A Ivrea (TO) le opposizioni unite e compatte nel prossimo consiglio comunale contro la possibile modifica della legge regionale sui giochi. Con una mozione chiederanno al sindaco Stefano Sertoli di attivarsi nei confronti del Presidente della Giunta Regionale Alberto Cirio e del Consiglio Regionale affinchè la Legge attuale non venga modificata in nessuno dei suoi articoli. “Per non interrompere – scrivono – i positivi effetti generati sul territorio e per il bene della salute dei cittadini”. Si aggiunge la richiesta di inserimento, nei regolamenti comunali, di clausole limitative e vincolanti all’installazione di apparecchi da gioco.

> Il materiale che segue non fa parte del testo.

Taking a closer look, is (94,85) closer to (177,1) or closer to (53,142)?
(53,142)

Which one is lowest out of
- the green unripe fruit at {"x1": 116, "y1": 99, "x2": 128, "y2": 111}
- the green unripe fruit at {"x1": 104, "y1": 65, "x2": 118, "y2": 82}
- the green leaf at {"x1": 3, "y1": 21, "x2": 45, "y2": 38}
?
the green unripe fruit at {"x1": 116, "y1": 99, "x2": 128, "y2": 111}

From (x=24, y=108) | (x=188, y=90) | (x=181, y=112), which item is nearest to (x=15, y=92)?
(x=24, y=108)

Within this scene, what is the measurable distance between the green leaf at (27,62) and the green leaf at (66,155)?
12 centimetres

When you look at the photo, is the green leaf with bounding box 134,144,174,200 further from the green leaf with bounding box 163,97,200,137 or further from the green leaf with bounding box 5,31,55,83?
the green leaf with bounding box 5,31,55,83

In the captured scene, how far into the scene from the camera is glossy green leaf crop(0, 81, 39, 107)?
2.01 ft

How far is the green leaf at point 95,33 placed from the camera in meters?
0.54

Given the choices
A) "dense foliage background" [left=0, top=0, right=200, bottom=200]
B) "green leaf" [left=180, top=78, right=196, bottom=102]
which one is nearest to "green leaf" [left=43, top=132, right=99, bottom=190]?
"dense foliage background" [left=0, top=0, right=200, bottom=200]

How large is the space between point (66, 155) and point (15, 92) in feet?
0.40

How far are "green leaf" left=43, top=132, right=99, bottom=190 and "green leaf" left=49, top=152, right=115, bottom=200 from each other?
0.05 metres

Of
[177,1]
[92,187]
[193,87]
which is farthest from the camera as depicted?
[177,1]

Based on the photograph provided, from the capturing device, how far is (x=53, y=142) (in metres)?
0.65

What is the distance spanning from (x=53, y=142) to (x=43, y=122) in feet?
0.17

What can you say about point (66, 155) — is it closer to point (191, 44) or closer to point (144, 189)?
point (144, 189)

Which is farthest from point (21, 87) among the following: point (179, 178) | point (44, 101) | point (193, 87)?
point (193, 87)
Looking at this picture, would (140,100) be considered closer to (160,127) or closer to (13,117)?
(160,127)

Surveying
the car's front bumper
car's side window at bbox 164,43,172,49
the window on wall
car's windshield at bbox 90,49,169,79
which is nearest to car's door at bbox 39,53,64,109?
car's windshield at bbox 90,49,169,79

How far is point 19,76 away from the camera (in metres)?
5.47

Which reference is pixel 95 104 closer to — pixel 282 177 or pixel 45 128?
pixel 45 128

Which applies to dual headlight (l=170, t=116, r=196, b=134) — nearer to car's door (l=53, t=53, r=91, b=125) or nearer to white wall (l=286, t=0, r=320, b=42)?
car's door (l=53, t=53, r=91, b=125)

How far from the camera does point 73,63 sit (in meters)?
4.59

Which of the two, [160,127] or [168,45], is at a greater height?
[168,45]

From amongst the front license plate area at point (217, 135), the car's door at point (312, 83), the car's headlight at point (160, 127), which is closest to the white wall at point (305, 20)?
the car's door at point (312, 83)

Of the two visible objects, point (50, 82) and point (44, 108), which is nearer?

“Il gioco d’azzardo patologico (GAP) rappresenta un vero e proprio dramma socio-sanitario, che colpisce principalmente le fasce più deboli della popolazione – commentano le Opposizioni -. Dal punto di vista sanitario si tratta di una patologia che il Ministero della Salute ha deciso di inserire nei LEA (livelli essenziali di assistenza) a partire dal 2017, facendosi carico delle persone che cadono in una situazione di dipendenza a causa della diffusione incontrollata di tale fenomeno. Da un punto di vista sociale aumentano i casi di crisi familiari scaturite da situazioni di dipendenza da GAP e di forte indebitamento da parte dei soggetti coinvolti”.

“Il CNR (Consiglio Nazionale delle ricerche) – aggiungono – ha confermato che nei Comuni dove sono stati applicati orari più restrittivi e distanziamento dai luoghi sensibili (scuole, ospedali, case di cura, impianti sportivi, luoghi di culto) si sono ridotti i volumi di gioco”.